Author(s) at UniBasel Paris, Daniel Henry
Tschopp, Rea
Year 2023
Title Myalgic encephalomyelitis/chronic fatigue syndrome (ME/CFS): a preliminary survey among patients in Switzerland
Journal Heliyon
Volume 9
Number 5
Pages / Article-Number e15595
Abstract Myalgic Encephalomyelitis/Chronic Fatigue Syndrome (ME/CFS) is a multi-factorial systemic chronic debilitating disease of poorly understood etiology and limited systematic evidence. The questionnaire and interview-based survey included 169 ME/CFS patients from the Swiss ME/CFS association. The majority of patients were females (72.2%), single (55.7%) and without children (62.5%). Only one third were working (full/part-time). The mean onset of ME/CFS was 31.6 years of age with 15% of patients being symptomatic before their 18th birthday. In this cohort, patients had documented ME/CFS for a mean 13.7 years, whereby half (50.3%) stated their condition was progressively worsening. Triggering events and times of disease onset were recalled by 90% of the participants. An infectious disease was associated with a singular or part of multiple events by 72.9% and 80.6%, respectively.

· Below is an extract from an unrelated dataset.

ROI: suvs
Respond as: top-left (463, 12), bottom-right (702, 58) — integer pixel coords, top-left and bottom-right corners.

Prior to disease onset, a third of the patients reported respiratory infections; followed by gastro-intestinal infections (15.4%) and tick-borne diseases (16.2%). Viral infections were recalled by 77.8% of the respondents, with Epstein Barr Virus being the most commonly reported agent. Patients self-reported an average number of 13 different symptoms, all described specific triggers of symptoms exacerbation and 82.2% suffered from co-morbidities. This study collated clinically relevant information on ME/CFS patients in Switzerland, highlighting the extent of disease severity, the associated factors negatively affecting daily life activities and work status as well as potential socio-economic impact.
ISSN/ISBN 2405-8440 (Print)2405-8440 (Electronic)2405-8440 (Linking)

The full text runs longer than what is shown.